- _AIM OF THE TASK_
All of the material below is to be retyped exactly.

Scene question records:
#####

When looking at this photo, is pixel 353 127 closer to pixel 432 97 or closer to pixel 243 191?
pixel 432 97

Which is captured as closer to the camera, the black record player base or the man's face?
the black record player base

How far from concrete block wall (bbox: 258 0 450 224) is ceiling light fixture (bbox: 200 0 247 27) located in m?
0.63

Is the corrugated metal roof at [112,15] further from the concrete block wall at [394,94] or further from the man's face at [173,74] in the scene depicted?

#####

- _CORRECT OUTPUT_
When looking at this photo, is pixel 353 127 closer to pixel 432 97 or closer to pixel 243 191?
pixel 432 97

Which is captured as closer to the camera, the black record player base or the man's face?
the black record player base

How far from concrete block wall (bbox: 258 0 450 224) is ceiling light fixture (bbox: 200 0 247 27) located in m?
0.63

Is the corrugated metal roof at [112,15] further from the concrete block wall at [394,94] or further from the man's face at [173,74] in the scene depicted?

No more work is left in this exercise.